Microsoft Office 2010 provides read support for ECMA-376, read/write support for ISO/IEC 29500 Transitional, and read support for ISO/IEC 29500 Strict. Microsoft Office 2013 and Microsoft Office 2016 additionally support both reading and writing of ISO/IEC 29500 Strict.While Office 2013 and onward have full read/write support for ISO/IEC 29500 Strict, Microsoft has not yet implemented the strict non-transitional, or original standard, as the default file format yet due to remaining interoperability concerns.
The Open Packaging Conventions (OPC) is a container-file technology initially created by Microsoft to store a combination of XML and non-XML files that together form a single entity such as an Open XML Paper Specification (OpenXPS) document. OPC-based file formats combine the advantages of leaving the independent file entities embedded in the document intact and resulting in much smaller files compared to normal use of XML.
[Standard ECMA-376] - The Office Open XML File Formats standard.
1st edition (December 2006), 2nd edition (December 2008), 3rd edition (June 2011), 4th edition (December 2012) and 5th edition (Part 3, December 2015; and Parts 1 & 4, December 2016).
Edition downloads:
[ECMA-376 5th edition Part 4]
[ECMA-376 4th edition Part 1]
Currently is 4th edition, technically aligned with ISO/IEC 29500. 5th edition is ongoing. There is a [Office Open XML Overview] introduction pdf file.
A SpreadsheetML or .xlsx file is a zip file (a package) containing a number of "parts" (typically UTF-8 or UTF-16 encoded) or XML files. The package may also contain other media files such as images. The structure is organized according to the Open Packaging Conventions as outlined in Part 2 of the OOXML standard ECMA-376.

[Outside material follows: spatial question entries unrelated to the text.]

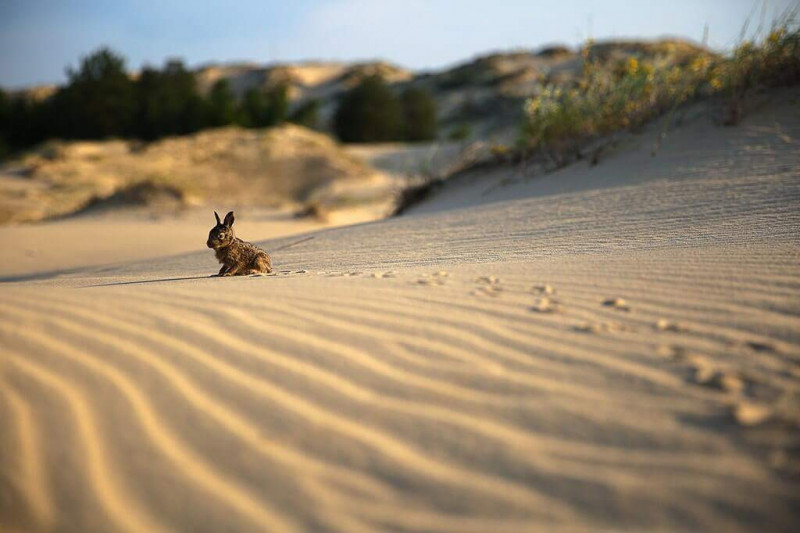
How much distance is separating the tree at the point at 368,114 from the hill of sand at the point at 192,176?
29.8 ft

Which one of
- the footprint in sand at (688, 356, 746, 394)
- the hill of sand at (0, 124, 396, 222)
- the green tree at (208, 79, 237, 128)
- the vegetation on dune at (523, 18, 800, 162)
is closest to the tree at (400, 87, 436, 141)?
the green tree at (208, 79, 237, 128)

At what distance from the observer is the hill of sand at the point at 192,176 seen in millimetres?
12328

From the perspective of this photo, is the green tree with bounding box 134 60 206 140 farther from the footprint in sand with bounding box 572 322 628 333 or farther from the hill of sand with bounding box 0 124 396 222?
the footprint in sand with bounding box 572 322 628 333

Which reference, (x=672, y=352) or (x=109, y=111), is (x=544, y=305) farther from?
(x=109, y=111)

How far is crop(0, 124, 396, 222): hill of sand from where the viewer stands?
12.3 metres

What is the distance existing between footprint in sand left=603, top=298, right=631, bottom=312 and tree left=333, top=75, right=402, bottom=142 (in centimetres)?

You can look at the file structure and the files that comprise a SpreadsheetML file by simply unzipping the .xlsx file.
text
├── [Content_Types].xml
├── docProps
│ ├── app.xml
│ ├── core.xml
│ └── custom.xml
├── _rels
└── xl
├── charts
│ ├── chart1.xml
│ ├── colors1.xml
│ ├── _rels
│ │ └── chart1.xml.rels
│ └── style1.xml
├── drawings
│ ├── drawing1.xml
│ ├── drawing2.xml
│ └── _rels
│ ├── drawing1.xml.rels
│ └── drawing2.xml.rels
├── media
│ └── image1.png
├── _rels
│ └── workbook.xml.rels
├── sharedStrings.xml
├── styles.xml
├── theme
│ └── theme1.xml
├── workbook.xml
└── worksheets
├── _rels
│ ├── sheet1.xml.rels
│ └── sheet2.xml.rels
├── sheet1.xml
└── sheet2.xml
The number and types of parts will vary based on what is in the spreadsheet, but there will always be a [Content_Types].xml
, one or more relationship parts, a workbook part , and at least one worksheet. The core data of the spreadsheet is contained within the worksheet part(s), discussed in more detail at xslx Content Overview.